I did get to spend 2 days in and out of the clinic and hospital last week. I was having severe pain in my abdomen and diaphragm. After nothing being done or even having my stomach or abdomen palpated at the clinic I ended up at the hospital. They were worried and after many tests it seems I had a ruptured ovarian cyst. So fun. I feel better now but I swear it seems like I have missed a period from it, I may just be really late, and since I am queer and single and sexless it is just strangeness.

SO..........



HAPPY VERNAL EQUINOX!!!!!!!!!!!!!! (yes I am late)
Happy Easter!!!

We had a nice day save typical rights of motherhood like "shh yes you will enjoy decorating these eggs and no you cannot watch TV instead" and "yes you got a gift and I am sorry if you think it was more fun in the store than it is now maybe we should discuss graciousness when receiving gifts". But we discussed it and he is right on target developmentally for this crap and I am working on not letting it get me nuts. After that stuff all was wonderful. Soul actually found a few eggs all on her own which was great.






I got to have See's candy all the way from California and the day was gorgeous with no snow like last year.

Lu is working as a cook at a local country club and likely we will not be able to run our business again this year but we are by no means giving up.
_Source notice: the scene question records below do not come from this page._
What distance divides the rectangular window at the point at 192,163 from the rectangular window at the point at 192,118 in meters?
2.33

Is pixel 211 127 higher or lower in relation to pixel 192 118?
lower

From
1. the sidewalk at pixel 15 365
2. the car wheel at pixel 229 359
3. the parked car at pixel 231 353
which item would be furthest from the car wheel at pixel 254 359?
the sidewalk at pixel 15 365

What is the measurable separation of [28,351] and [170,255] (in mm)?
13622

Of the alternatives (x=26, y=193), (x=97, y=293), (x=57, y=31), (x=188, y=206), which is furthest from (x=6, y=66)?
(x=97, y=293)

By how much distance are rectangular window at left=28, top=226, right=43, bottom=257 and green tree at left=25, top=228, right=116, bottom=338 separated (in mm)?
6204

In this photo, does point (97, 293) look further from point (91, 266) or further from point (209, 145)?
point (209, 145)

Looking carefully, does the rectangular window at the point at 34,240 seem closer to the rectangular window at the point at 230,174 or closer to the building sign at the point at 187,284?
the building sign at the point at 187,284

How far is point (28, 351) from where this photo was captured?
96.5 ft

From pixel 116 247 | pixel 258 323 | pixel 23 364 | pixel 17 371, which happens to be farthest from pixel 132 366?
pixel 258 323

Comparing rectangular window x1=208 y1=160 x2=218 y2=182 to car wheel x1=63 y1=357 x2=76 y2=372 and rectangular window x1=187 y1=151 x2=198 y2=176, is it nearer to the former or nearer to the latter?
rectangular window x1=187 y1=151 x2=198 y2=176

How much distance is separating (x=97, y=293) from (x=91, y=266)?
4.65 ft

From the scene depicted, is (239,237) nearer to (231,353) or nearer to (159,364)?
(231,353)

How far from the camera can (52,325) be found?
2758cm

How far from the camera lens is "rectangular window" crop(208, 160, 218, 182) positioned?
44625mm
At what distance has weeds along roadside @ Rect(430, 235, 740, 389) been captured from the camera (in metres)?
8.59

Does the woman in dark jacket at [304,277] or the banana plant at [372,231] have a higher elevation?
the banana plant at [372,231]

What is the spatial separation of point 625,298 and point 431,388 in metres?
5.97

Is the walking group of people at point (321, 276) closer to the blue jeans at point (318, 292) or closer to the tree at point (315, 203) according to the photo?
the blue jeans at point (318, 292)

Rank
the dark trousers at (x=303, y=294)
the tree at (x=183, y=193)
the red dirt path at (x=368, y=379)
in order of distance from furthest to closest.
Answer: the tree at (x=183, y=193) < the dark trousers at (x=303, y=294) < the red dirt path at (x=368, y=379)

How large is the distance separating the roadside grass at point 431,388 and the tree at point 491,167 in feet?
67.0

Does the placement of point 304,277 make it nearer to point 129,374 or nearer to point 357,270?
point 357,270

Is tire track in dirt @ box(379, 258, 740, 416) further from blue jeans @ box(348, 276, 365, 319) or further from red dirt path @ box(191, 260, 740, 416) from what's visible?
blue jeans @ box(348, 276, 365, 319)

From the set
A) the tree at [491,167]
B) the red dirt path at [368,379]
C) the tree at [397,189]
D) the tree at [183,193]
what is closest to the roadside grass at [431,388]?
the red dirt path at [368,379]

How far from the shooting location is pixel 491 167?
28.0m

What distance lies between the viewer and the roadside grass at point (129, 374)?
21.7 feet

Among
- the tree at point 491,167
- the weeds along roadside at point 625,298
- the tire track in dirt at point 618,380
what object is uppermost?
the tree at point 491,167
We just need to get some money coming in and pay some bills. It has been hard but we are really ok these days with a little time and perspective behind us. Also as soon as the damn high speed is available here I can once again work from home.



Weather has been beautiful. I am gearing up for Soul's naming ceremony in a little under a month. I PROMISE to write about it in my next post. I have to search for my pics of Bliss' and put together a good post on it but I will next.




Much love to all. Spring abounds with love and hope.